Billy Darnell: A top junior heavyweight of his era, Darnell managed to work his way all to the top of the profession as a challenger for the NWA World Heavyweight title, despite his supposed size limitations. His speech was short and sweet, mentioning that he got into wrestling by accident.

Ann Casey: The southern belle was introduced with some great patter with Heenan and Tenay. “She could really fill out a leopard skin bathing suit,” said Tenay. “So could Jimmy Snuka,” retorted Heenan. Casey then read a poem that she wrote.

Omar Atlas: Having worked against Jesse Ventura in the latter’s first ever match, Heenan joked that “he should be the governor of Mexico.” Atlas spoke very, very briefly, after which The Brain said, “he’s been on the road so long he should be called Road Atlas.”

Playboy Buddy Rose: Paying tribute to his trainer Verne Gagne, sitting in the front row, Rose said that his training was “the toughest thing I ever went through in my life.” Rose thanked Moretti for convincing him to come to the CAC, and even paid tribute to his webmaster Kurt Nielsen.

The Ortons: A special family award was accepted on the part of Bob Orton Jr. for his father, Bob Sr., his brother Barry Orton (Barry O) and his son Randy Orton. “I was always known as Bob Orton’s son, now I’m Randy’s dad,” said Bob Jr.

After Father Jason Sanderson and Tom Burke paid tribute to the wrestlers who have died over the past year, Bruce Hart gave a 45-minute version of last year’s state of the business address, inspired by the death of his father Stu this year.

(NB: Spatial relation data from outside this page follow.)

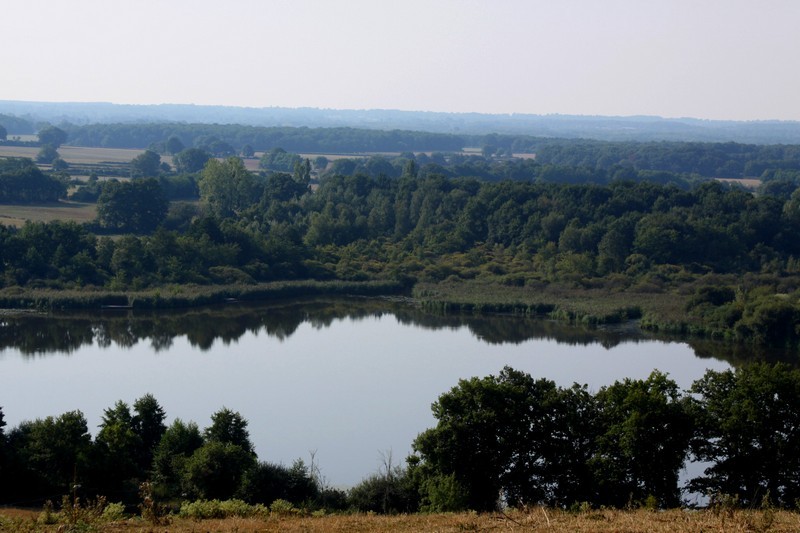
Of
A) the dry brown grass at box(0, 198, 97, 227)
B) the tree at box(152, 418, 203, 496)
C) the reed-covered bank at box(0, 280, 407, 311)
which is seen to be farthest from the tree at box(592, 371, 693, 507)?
the dry brown grass at box(0, 198, 97, 227)

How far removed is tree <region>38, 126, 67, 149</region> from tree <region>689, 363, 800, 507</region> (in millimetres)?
65830

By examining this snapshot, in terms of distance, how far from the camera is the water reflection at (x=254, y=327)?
2222cm

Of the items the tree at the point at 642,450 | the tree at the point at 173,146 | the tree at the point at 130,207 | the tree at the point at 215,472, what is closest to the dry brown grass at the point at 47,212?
the tree at the point at 130,207

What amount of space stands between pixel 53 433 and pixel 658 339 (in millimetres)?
15391

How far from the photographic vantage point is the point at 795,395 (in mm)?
11523

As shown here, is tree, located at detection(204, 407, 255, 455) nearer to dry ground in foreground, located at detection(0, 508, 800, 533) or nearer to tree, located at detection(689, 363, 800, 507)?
dry ground in foreground, located at detection(0, 508, 800, 533)

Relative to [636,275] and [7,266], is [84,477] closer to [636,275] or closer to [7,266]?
[7,266]

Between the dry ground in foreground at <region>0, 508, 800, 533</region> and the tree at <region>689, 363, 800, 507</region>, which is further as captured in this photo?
the tree at <region>689, 363, 800, 507</region>

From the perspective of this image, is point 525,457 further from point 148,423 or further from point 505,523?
point 148,423

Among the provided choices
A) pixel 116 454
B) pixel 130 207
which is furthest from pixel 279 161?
pixel 116 454

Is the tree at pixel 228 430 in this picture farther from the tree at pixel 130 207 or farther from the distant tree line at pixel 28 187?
the distant tree line at pixel 28 187

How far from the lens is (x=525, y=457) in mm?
11477

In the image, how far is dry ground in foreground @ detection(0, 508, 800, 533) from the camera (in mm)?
7531

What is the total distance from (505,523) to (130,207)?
29.1 metres
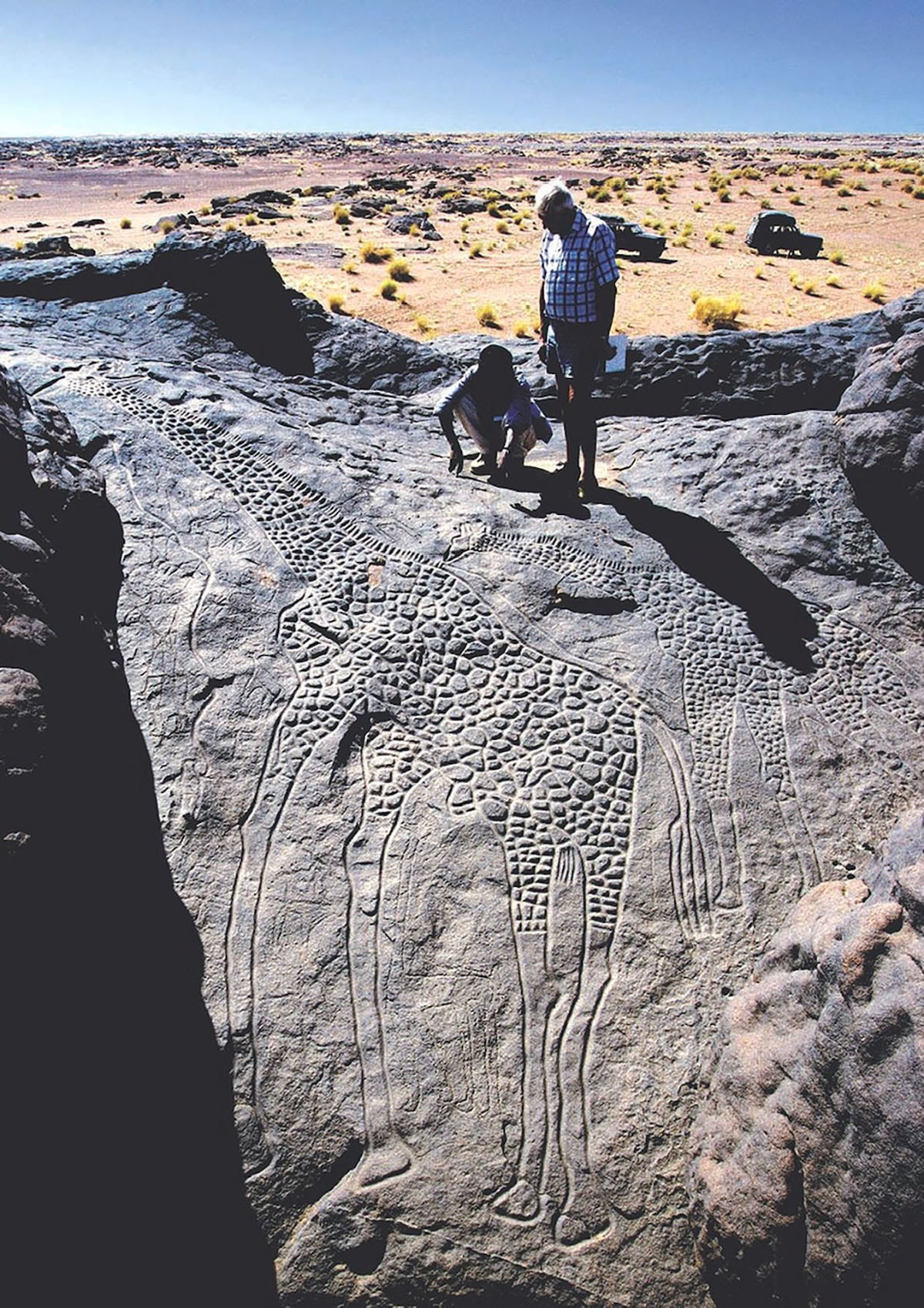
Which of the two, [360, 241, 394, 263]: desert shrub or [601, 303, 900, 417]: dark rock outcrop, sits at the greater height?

The CAC often hands out some fun awards too. Red Bastien handed the Golden Potato Award to John Tolos. “He gave me more potatoes than they raised in Ireland in the last year,” Bastien said. Tolos was jovial on the stage. “I was a king spudder,” he joked, referring to a wrestler’s tendency to hit too hard. The Golden Greek then turned a bit sombre and talked about all the friends that he misses. On the way out, Heenan and Tolos shared a kiss, after which The Brain cracked was “like kissing Mr. Ed.”

The evening began with the late Hard Boiled Haggerty’s daughter Donna singing “God Bless America” as a tribute to her father.